New iron transporter essential for Leishmania parasite virulence is potential drug target
Leishmaniasis is a serious parasitic disease that affects 12 million people worldwide. Like for many neglected tropical diseases that disproportionately affect poor populations, existing drugs have serious side-effects and face increasing parasite resistance. A study published on January 7th in PLOS Pathogens identifies a new drug target, and supports the conclusion that iron-dependent signals generated in the mitochondria are essential for the development of parasite stages that cause disease in humans.
Following introduction into mammalian hosts (including humans) by the bite of a sand fly, Leishmania parasites undergo extensive changes to adapt to survival and multiplication inside the new host cells and tissues. The resulting disease-causing (virulent) parasite forms, called amastigotes, infect and multiply in immune cells called macrophages at the bite site and after dissemination of the infection to secondary sites.
Norma Andrews from the University of Maryland in College Park, USA and colleagues are studying the transformation of the parasite from the stage present in the sand fly (called promastigote) to the amastigote stage that causes disease in humans. The researchers had previously demonstrated a role for reactive oxygen species (ROS) in initiating amastigote development. Because the amount of ROS present in cells is tightly regulated by iron-dependent processes in the mitochondria (the cellular compartments in which energy is generated), the researchers had proposed iron import into the mitochondria to be essential for this process. However, evidence supporting this hypothesis was lacking, because there was no known mitochondrial iron transporter in Leishmania.
In this study, they identify LMIT1, a Leishmania protein that functions as a mitochondrial iron transporter and is also present in related trypanosomatid parasites. The researchers were unable to generate Leishmania parasites without LMIT1, suggesting that transporter function is essential for parasite viability. They were, however, able to generate and study parasites that had reduced LMIT1 function.

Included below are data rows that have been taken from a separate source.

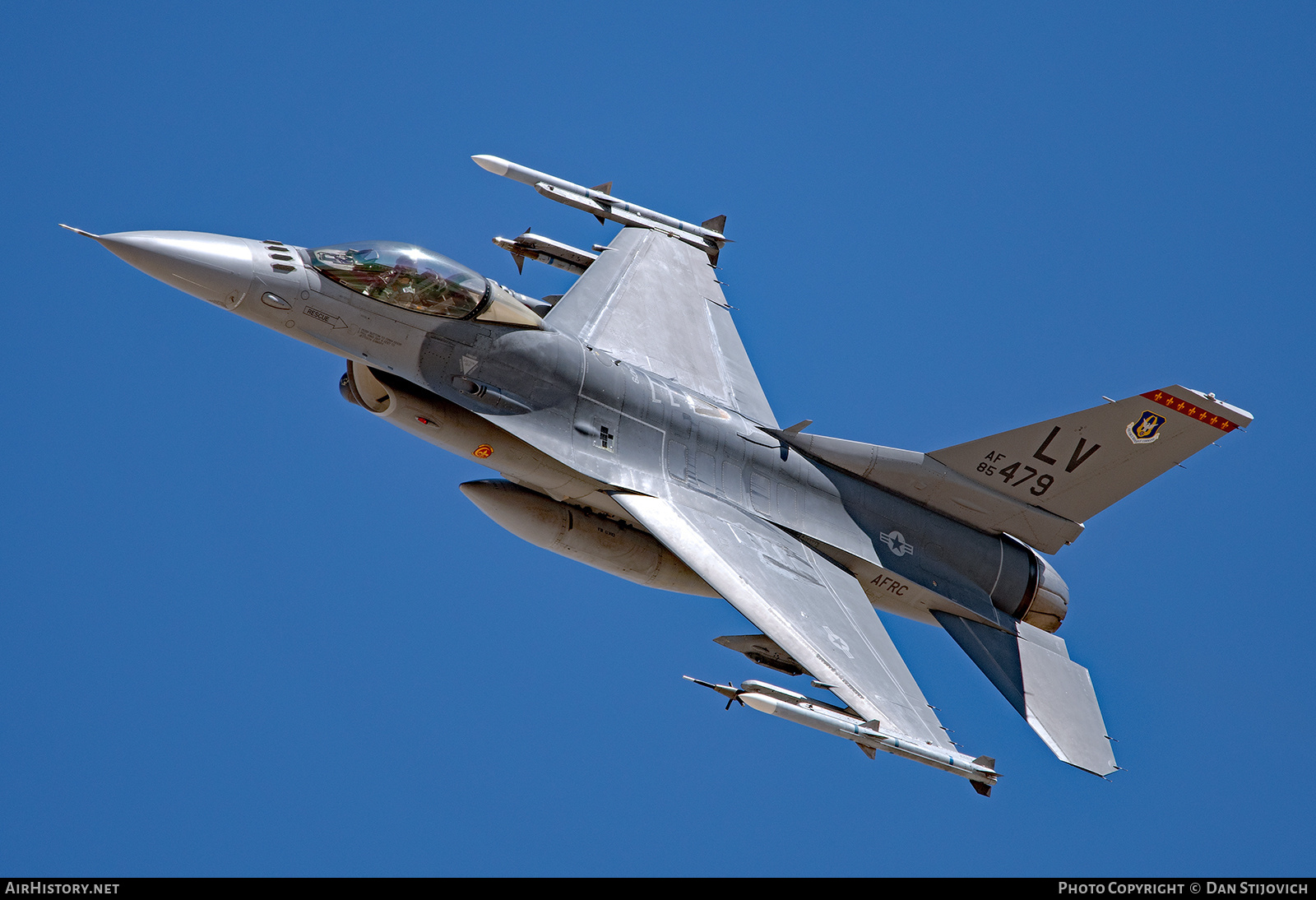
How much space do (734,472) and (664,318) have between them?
396cm

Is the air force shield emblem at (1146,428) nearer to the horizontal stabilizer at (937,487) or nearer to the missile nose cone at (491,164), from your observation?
the horizontal stabilizer at (937,487)

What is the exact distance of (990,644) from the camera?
54.9 ft

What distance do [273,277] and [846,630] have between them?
27.0ft

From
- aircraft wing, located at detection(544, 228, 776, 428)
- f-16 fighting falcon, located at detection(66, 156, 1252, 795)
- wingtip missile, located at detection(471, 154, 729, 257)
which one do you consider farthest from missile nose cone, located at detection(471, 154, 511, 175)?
f-16 fighting falcon, located at detection(66, 156, 1252, 795)

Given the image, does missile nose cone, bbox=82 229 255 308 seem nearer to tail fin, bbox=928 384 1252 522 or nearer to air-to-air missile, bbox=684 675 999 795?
air-to-air missile, bbox=684 675 999 795

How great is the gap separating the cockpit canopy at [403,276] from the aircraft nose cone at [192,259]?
894 mm

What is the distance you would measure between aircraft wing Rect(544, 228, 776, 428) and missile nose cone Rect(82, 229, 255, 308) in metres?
4.76

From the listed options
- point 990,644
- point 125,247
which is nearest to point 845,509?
point 990,644

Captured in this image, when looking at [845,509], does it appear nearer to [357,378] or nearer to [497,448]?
[497,448]

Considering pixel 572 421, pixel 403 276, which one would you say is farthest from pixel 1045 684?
pixel 403 276

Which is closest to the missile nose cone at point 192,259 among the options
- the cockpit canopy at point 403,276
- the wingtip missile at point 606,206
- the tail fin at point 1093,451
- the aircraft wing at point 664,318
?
the cockpit canopy at point 403,276

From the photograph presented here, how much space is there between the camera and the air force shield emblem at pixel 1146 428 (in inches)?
662

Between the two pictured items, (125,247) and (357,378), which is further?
(357,378)

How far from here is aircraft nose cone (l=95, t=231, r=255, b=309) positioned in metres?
13.2
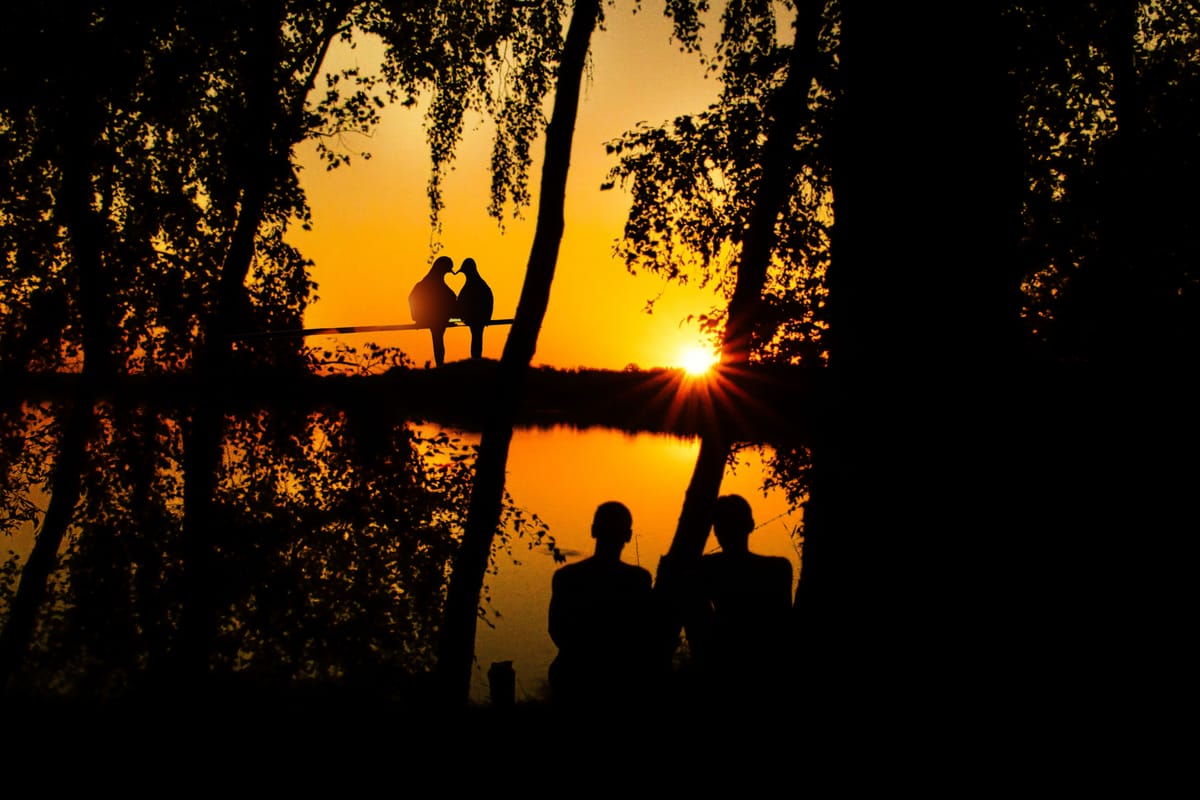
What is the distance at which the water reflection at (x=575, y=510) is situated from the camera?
17.0 m

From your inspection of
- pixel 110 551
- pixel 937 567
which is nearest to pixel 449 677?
pixel 937 567

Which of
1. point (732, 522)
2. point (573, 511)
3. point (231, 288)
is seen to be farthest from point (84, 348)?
point (573, 511)

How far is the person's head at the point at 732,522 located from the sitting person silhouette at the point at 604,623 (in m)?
0.37

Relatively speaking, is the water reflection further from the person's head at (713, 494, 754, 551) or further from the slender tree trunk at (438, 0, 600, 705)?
the person's head at (713, 494, 754, 551)

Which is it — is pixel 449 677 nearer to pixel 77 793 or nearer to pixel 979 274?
pixel 77 793

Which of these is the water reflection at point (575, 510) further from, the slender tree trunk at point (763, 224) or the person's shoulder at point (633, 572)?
the person's shoulder at point (633, 572)

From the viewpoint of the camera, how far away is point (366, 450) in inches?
416

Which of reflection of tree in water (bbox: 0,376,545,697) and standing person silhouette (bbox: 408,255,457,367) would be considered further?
reflection of tree in water (bbox: 0,376,545,697)

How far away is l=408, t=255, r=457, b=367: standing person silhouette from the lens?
5.08 m

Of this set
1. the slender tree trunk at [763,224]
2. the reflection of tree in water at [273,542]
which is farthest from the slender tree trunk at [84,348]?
the slender tree trunk at [763,224]

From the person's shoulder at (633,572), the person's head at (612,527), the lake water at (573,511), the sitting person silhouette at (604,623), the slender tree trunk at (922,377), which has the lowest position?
the lake water at (573,511)

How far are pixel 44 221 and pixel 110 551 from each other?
4.56 m

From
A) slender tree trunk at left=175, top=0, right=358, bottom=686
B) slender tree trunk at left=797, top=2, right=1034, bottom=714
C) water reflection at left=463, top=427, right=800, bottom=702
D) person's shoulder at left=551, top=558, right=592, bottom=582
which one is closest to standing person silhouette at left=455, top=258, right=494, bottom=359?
water reflection at left=463, top=427, right=800, bottom=702

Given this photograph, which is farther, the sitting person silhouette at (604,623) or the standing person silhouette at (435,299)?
the standing person silhouette at (435,299)
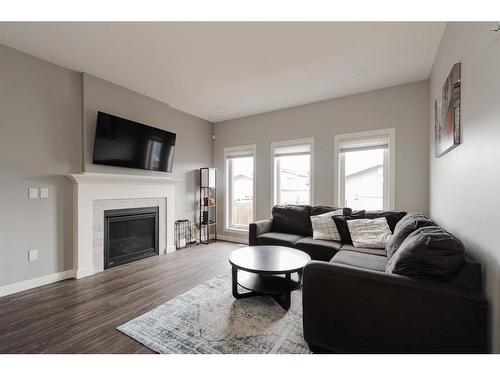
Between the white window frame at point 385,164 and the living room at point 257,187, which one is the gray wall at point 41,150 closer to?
the living room at point 257,187

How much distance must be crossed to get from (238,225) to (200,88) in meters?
2.89

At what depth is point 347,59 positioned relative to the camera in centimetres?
260

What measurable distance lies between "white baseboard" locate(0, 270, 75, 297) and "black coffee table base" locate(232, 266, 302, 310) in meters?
2.25

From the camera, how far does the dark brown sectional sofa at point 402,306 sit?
1.14m

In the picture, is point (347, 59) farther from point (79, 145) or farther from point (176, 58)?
point (79, 145)

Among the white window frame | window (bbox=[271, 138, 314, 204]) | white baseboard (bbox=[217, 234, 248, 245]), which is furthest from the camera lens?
white baseboard (bbox=[217, 234, 248, 245])

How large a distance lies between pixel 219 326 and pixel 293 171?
10.1 feet

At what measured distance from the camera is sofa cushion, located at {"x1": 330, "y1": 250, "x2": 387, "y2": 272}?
2041mm

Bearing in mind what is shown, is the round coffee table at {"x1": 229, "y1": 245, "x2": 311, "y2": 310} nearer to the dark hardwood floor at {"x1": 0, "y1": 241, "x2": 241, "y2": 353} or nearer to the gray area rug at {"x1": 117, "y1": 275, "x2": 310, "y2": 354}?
the gray area rug at {"x1": 117, "y1": 275, "x2": 310, "y2": 354}

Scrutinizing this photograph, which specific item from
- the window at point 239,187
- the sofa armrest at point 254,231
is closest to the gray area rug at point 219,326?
the sofa armrest at point 254,231

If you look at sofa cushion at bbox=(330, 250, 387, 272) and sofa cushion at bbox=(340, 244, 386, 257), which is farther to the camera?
sofa cushion at bbox=(340, 244, 386, 257)

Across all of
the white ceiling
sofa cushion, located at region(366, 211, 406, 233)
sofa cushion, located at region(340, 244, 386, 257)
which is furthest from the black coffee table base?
the white ceiling

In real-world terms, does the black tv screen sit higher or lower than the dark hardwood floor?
higher
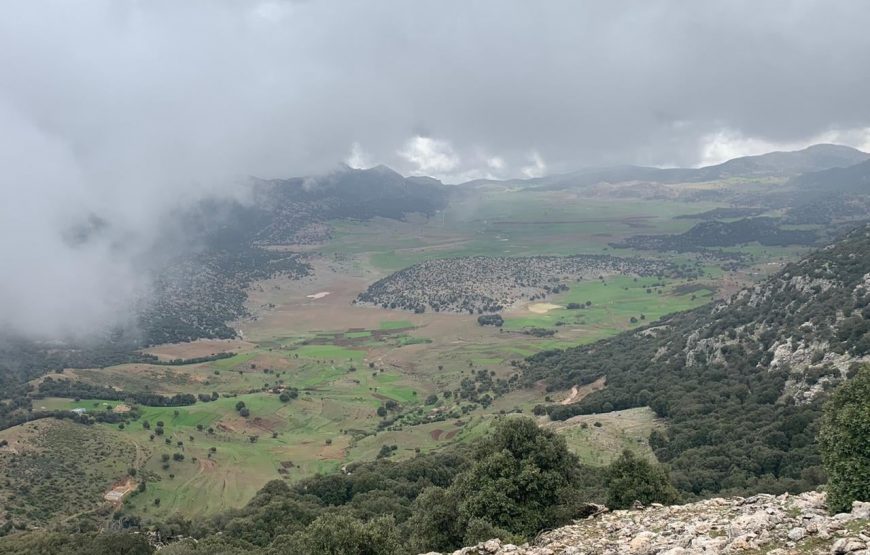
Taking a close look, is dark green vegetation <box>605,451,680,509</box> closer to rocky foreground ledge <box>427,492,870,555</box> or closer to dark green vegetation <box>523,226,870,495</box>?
rocky foreground ledge <box>427,492,870,555</box>

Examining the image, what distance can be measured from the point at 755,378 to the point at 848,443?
8544 centimetres

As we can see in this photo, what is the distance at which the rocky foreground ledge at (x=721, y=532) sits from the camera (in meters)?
23.3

Promastigotes with reduced LMIT1 activity showed growth defects and were more susceptible to ROS toxicity, consistent with a role of iron as an essential co-factor of mitochondrial enzymes called superoxide dismutases that detoxify ROS. Moreover, the researchers found that infective metacyclic stages derived from these promastigotes, which correspond to the parasite forms transmitted by sand flies, were unable to differentiate into amastigotes and multiply in mouse macrophages or cause cutaneous lesions in mice.
Moreover, when induced to differentiate into amastigotes extracellularly, in host cell-free culture, the parasites with reduced LMIT1 function showed incomplete differentiation and severe defects in iron content and iron-dependent mitochondrial metabolism. Amastigotes with such compromised mitochondrial function were unable to multiply in mouse macrophages (i.e. mammalian Leishmania target cells), suggesting that inhibition of LMIT1 can abolish parasite virulence.
"Our results demonstrate", the researchers say, "the importance of mitochondrial iron uptake in trypanosomatid parasites, and highlight the role of LMIT1 in the iron-regulated process that orchestrates differentiation of Leishmania amazoniensis into infective amastigotes". They add, that "by identifying and characterizing LMIT1 as a mitochondrial iron importer, we established a direct connection between iron uptake, mitochondrial redox balance and the development of virulence in Leishmania, significantly expanding future options for controlling these serious human infections."